Joten barely registered the cheers of a few onlookers in the street as he exited the Sakura. The gloom that surrounded him was too thick to be penetrated by a few outbursts of joy. They'd need to move Heaven and Alstyn to change his attitude right now. He kicked up a clod of dirt from the road in anger before chastising himself for his childish pouting. Lucas had given him a request, and it was unbecoming of him to complain - but, man, did he want to complain. Why had he been so stupid as to interrupt Lucas in his room? He could have left him to his rest and gone to enjoy the praises of the crowd once more, but instead he desperately sought the player's approval like a lost puppy. Surely he would have found someone else to notify Bree of their departure in the morning.

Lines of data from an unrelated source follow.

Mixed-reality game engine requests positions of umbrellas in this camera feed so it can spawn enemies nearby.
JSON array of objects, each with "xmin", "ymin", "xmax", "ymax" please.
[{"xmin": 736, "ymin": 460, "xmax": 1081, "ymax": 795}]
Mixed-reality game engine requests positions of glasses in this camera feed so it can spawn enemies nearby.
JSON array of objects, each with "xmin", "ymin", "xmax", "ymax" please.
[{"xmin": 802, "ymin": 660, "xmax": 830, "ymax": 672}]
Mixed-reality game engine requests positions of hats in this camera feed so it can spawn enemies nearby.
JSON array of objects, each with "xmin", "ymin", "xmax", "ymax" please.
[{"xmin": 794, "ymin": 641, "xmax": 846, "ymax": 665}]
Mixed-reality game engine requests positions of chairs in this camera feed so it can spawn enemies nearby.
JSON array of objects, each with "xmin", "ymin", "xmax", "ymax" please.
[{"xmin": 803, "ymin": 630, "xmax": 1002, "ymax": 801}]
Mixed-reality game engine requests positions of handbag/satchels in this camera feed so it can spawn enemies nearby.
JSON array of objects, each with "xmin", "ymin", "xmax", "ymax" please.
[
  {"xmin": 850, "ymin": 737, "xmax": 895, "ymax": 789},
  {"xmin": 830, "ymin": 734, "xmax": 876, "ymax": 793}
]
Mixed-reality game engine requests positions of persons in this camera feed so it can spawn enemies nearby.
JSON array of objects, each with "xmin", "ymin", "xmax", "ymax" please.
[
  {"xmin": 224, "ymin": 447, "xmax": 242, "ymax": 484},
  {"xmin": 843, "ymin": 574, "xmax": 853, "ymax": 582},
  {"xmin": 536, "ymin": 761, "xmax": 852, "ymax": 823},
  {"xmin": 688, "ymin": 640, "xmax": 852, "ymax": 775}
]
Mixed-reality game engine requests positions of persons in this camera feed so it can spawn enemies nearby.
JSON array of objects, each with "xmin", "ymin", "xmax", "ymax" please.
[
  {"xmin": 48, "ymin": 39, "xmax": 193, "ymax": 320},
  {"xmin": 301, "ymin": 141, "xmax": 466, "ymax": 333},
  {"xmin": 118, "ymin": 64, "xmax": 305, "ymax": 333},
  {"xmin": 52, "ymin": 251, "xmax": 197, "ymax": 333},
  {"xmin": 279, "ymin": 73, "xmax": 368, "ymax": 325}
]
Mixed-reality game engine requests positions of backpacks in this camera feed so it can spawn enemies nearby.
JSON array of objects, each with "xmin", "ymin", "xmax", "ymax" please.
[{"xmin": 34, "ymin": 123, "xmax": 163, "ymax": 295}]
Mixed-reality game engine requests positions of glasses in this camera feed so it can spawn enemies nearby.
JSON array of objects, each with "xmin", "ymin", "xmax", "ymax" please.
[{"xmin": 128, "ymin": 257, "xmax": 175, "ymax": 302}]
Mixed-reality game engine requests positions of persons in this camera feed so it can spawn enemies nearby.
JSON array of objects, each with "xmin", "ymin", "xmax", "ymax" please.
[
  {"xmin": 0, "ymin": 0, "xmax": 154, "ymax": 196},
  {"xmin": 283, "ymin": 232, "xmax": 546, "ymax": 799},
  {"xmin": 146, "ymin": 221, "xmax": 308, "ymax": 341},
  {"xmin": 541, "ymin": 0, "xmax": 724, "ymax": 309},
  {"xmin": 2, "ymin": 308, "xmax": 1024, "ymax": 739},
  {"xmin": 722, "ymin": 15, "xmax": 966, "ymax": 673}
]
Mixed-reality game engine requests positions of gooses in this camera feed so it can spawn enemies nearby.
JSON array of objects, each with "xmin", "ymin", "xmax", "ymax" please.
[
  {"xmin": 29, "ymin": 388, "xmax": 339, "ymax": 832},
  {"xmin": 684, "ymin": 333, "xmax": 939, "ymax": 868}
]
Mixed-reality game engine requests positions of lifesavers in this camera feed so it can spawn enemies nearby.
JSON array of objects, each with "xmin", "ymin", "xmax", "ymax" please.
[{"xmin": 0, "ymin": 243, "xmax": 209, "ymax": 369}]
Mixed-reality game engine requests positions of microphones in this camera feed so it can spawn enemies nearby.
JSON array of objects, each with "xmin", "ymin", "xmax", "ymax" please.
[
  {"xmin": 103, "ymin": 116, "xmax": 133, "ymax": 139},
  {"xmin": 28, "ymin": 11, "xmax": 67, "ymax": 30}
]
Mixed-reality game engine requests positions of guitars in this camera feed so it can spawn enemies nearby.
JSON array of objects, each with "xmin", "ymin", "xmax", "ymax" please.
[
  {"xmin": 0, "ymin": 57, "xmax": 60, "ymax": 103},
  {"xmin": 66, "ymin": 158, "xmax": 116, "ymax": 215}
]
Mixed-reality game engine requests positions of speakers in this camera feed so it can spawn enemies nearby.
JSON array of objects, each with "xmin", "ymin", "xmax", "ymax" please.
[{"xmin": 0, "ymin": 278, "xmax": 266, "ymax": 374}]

Joten wound his way through Hillsborough in a melancholy mood, sometimes avoiding the direct path in favor of a roundabout route in order to avoid crowds or to prolong the time before his arrival. He knew it was immature, but he couldn't help himself; he was dreading knocking on Elvira's door and greeting Bree.

However, as was bound to happen eventually, Joten found himself in front of Elvira's sturdy stone home at the edge of Hillsborough. He noticed with raised eyebrows that the other homes around it had been obliterated entirely in some violent explosion, not even leaving a trace of their former plots. Old Man Eringer's home, Brau and Lilit's, Fenetel's, Dar's, the Vanderlay sisters'... at least a dozen homes had been reduced to dust and ash. Joten gulped as he observed the landscape, hoping nobody was inside when the attack happened. He recognized that the odds of that were slim to none, as Old Man Eringer rarely left his home these days.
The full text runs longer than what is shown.